> [BUT DE L'EXERCICE]:
Recopiez le passage de l'extrait sur l'aéroport de Tours qui va de « Dans un rapport, la » jusqu'à « du département d'Indre-et-Loire. ».

> [EXTRAIT CHOISI]:
☆ ☆ ☆ ☆ ☆ ☆ ☆

La Chambre régionale des comptes étrille la gestion de l'aéroport de Tours

La Chambre régionale des comptes du Centre-Val de Loire a critiqué jeudi la gestion dispendieuse de l'aéroport de Tours par les collectivités locales, pointant des retombées économiques "modestes" et une "délégation de service public déséquilibrée au profit" de la société exploitante Edeis.

Dans un rapport, la Chambre pointe les défauts de gestion du Syndicat mixte pour l'aménagement et le développement de l'aéroport (Smadait), émanation de Tours Métropole, de la région Centre-Val de Loire et du département d'Indre-et-Loire.

Le Smadait a "versé au-delà de ses obligations contractuelles 2,087 millions d'euros à son délégataire sans aucune contrepartie et permettant même à ce dernier de distribuer des dividendes alors que l'exploitation réelle est déficitaire", relève-t-elle.

"Le haut niveau de subventionnement de l'aéroport assure une rentabilité particulièrement forte au délégataire", le groupe Edeis, premier gestionnaire d'aéroports régionaux en France, insistent les magistrats, selon lesquels "les résultats nets, positifs et croissants, des exercices 2014 à 2018 ont été distribués intégralement sous forme de dividendes".

☆ ☆ ☆ ☆ ☆ ☆ ☆

Données de raisonnement sur la géométrie des scènes:
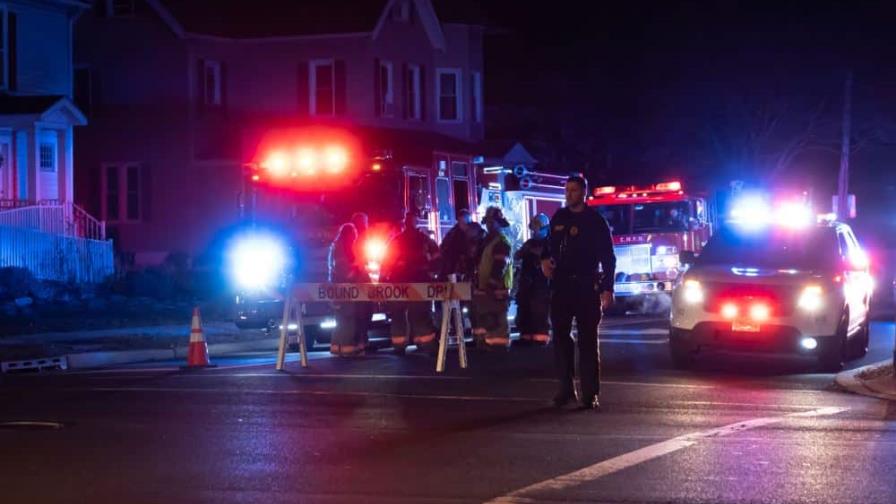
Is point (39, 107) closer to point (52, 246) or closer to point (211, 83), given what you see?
point (52, 246)

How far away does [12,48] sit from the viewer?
3341 cm

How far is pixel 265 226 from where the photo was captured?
727 inches

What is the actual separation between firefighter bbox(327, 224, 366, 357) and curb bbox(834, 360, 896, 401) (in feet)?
18.1

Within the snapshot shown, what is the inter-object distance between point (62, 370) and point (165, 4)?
Result: 22121 mm

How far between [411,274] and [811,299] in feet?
15.2

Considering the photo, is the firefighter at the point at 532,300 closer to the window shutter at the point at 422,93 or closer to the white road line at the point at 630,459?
the white road line at the point at 630,459

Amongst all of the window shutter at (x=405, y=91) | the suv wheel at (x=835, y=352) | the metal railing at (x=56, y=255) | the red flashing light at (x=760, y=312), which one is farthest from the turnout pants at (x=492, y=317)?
the window shutter at (x=405, y=91)

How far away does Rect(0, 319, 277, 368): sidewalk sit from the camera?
60.9 feet

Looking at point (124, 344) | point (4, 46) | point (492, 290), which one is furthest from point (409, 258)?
point (4, 46)

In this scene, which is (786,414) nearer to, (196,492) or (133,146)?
(196,492)

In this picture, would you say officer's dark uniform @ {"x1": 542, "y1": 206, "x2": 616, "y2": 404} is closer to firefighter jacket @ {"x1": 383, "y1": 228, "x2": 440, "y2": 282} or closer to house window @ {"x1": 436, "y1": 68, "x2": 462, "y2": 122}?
firefighter jacket @ {"x1": 383, "y1": 228, "x2": 440, "y2": 282}

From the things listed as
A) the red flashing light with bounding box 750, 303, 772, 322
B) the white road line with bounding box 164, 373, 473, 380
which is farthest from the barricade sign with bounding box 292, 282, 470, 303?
the red flashing light with bounding box 750, 303, 772, 322

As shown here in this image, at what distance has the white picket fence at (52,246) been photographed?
96.3 feet

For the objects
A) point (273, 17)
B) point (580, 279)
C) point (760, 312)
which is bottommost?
point (760, 312)
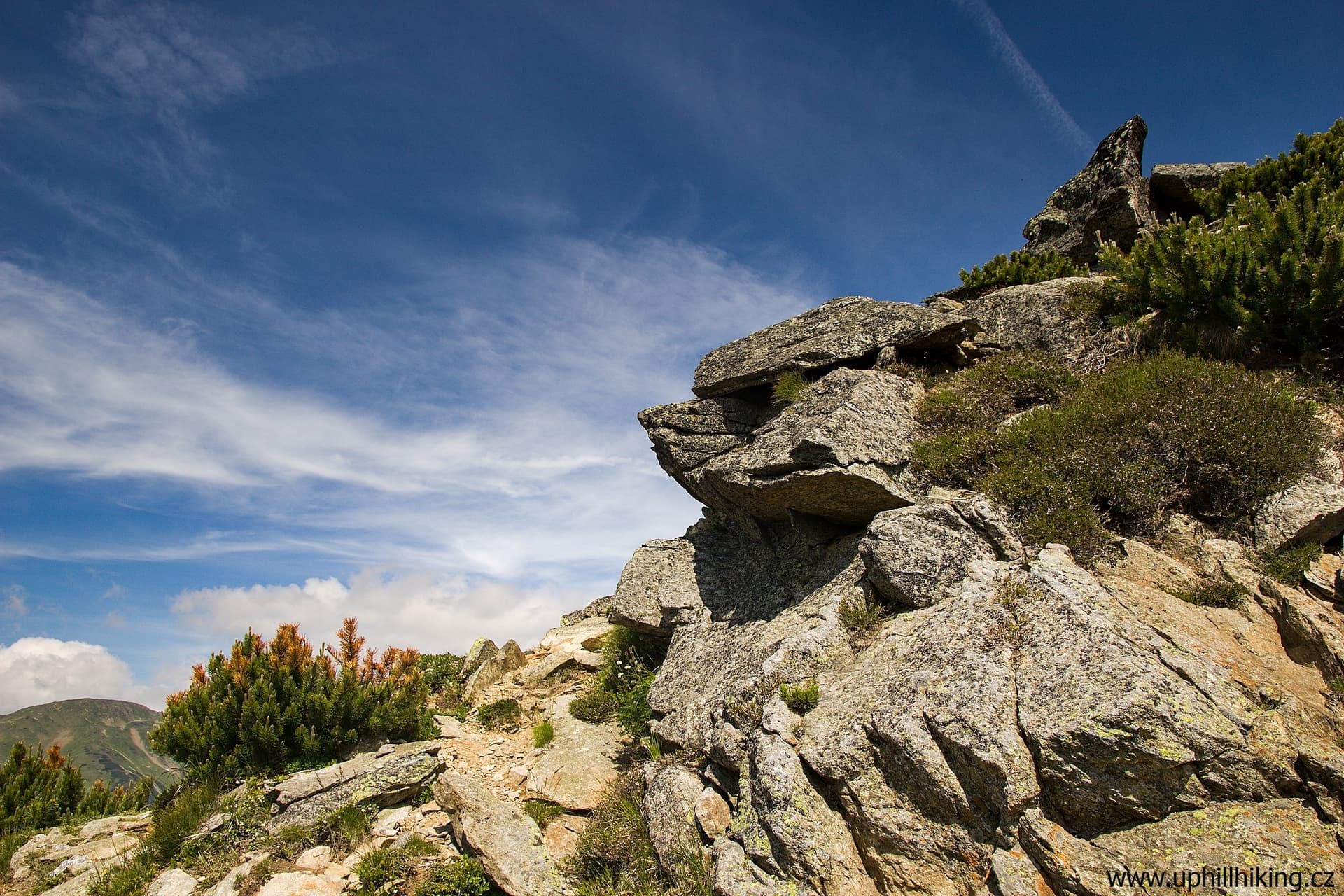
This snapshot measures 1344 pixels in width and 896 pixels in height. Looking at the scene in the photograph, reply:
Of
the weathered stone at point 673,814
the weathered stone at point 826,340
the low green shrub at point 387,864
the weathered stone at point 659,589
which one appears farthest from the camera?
the weathered stone at point 826,340

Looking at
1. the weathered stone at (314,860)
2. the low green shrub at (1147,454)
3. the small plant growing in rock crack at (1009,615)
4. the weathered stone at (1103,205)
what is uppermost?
the weathered stone at (1103,205)

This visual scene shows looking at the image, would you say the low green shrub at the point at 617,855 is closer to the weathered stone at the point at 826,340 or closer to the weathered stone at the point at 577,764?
the weathered stone at the point at 577,764

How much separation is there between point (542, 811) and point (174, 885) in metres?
5.70

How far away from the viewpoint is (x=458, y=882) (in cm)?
915

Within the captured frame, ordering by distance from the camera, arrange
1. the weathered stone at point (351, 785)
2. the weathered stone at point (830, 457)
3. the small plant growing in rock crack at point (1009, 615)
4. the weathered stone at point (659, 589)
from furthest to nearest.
→ 1. the weathered stone at point (659, 589)
2. the weathered stone at point (351, 785)
3. the weathered stone at point (830, 457)
4. the small plant growing in rock crack at point (1009, 615)

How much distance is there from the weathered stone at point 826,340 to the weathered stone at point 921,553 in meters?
5.74

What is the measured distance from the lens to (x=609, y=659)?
54.2 ft

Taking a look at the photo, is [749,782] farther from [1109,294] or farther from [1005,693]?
[1109,294]

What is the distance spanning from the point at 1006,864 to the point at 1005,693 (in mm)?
1583

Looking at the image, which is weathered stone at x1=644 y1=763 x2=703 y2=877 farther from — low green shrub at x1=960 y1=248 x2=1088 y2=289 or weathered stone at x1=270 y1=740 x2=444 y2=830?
low green shrub at x1=960 y1=248 x2=1088 y2=289

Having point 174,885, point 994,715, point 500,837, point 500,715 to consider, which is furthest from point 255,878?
point 994,715

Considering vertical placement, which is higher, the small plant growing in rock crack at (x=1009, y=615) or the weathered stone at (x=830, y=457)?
the weathered stone at (x=830, y=457)

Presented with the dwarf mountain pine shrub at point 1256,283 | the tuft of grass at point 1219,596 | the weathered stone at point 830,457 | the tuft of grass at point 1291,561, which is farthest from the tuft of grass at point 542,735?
the dwarf mountain pine shrub at point 1256,283

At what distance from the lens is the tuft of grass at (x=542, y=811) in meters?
10.9
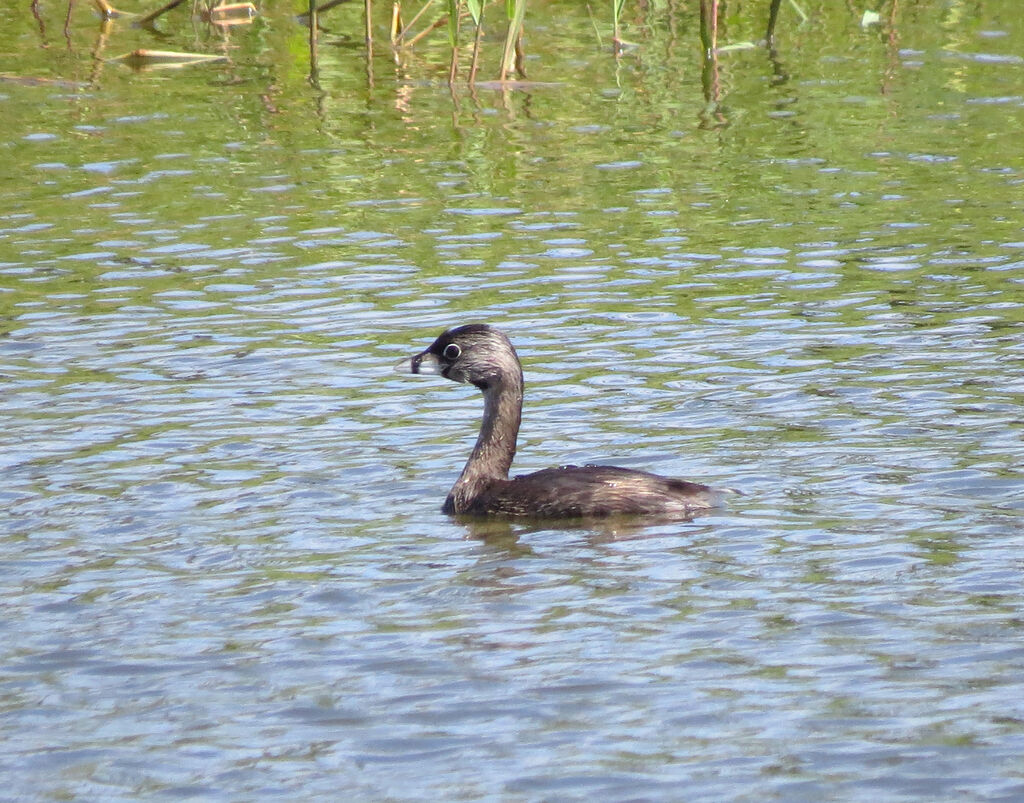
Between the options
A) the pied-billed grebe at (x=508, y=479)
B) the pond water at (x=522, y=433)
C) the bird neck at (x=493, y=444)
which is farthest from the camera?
the bird neck at (x=493, y=444)

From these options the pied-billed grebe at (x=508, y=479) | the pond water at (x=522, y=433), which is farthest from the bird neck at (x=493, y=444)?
the pond water at (x=522, y=433)

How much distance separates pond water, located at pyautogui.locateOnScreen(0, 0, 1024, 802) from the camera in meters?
6.51

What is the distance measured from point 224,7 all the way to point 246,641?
731 inches

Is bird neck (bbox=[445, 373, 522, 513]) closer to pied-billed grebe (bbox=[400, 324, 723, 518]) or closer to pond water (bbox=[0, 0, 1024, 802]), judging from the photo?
pied-billed grebe (bbox=[400, 324, 723, 518])

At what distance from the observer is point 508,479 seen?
9.83 meters

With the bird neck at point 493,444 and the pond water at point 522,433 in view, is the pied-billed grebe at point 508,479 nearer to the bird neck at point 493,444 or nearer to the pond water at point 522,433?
the bird neck at point 493,444

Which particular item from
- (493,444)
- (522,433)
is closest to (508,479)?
(493,444)

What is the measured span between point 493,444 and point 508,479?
0.87ft

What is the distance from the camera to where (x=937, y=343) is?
39.7 feet

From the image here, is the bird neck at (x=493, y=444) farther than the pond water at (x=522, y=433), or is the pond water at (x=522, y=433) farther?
the bird neck at (x=493, y=444)

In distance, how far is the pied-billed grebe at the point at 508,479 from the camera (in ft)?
29.9

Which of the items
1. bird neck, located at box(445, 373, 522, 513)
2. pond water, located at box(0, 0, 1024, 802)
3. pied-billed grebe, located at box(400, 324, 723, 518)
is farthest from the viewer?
bird neck, located at box(445, 373, 522, 513)

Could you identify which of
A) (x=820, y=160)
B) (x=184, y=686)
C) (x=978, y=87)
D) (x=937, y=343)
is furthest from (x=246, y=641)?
(x=978, y=87)

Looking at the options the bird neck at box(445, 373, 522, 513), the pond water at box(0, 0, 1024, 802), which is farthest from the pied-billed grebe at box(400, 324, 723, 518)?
the pond water at box(0, 0, 1024, 802)
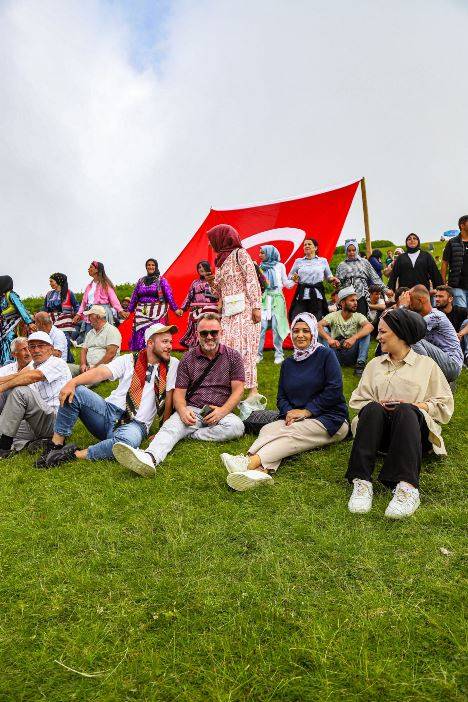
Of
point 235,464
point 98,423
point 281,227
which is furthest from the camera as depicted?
point 281,227

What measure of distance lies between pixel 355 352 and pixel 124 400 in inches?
172

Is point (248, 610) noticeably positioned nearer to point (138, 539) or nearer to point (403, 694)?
point (403, 694)

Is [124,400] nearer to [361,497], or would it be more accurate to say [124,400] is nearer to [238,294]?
[238,294]

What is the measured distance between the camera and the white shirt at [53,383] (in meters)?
6.11

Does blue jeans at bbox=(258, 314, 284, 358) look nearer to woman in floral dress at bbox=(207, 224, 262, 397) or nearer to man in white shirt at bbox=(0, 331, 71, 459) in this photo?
woman in floral dress at bbox=(207, 224, 262, 397)

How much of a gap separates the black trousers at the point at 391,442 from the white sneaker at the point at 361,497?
5 cm

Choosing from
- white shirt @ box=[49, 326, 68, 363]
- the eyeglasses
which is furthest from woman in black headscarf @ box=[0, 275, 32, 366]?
the eyeglasses

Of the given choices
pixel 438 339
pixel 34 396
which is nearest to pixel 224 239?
pixel 438 339

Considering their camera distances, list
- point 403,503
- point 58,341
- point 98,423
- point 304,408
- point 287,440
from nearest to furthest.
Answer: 1. point 403,503
2. point 287,440
3. point 304,408
4. point 98,423
5. point 58,341

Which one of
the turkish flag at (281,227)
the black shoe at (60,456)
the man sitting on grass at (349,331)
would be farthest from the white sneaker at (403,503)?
the turkish flag at (281,227)

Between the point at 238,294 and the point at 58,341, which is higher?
the point at 238,294

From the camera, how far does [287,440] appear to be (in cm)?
487

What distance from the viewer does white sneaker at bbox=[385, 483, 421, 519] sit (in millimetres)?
3689

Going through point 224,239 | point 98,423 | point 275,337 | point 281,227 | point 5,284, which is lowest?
point 98,423
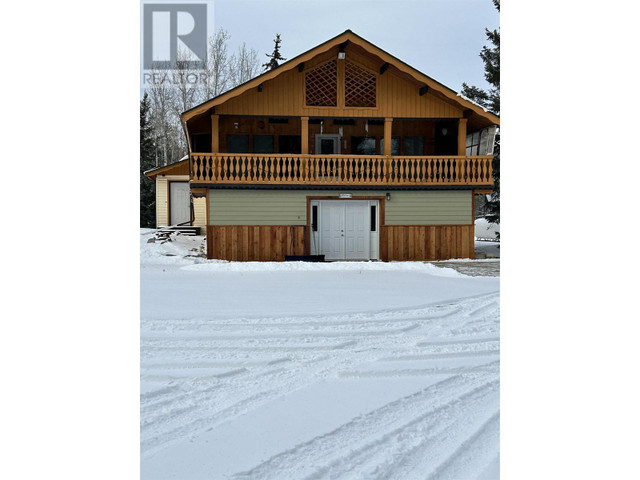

☆ ☆ ☆ ☆ ☆ ☆ ☆

> [LA RÉPONSE]:
Dans un rapport, la Chambre pointe les défauts de gestion du Syndicat mixte pour l'aménagement et le développement de l'aéroport (Smadait), émanation de Tours Métropole, de la région Centre-Val de Loire et du département d'Indre-et-Loire.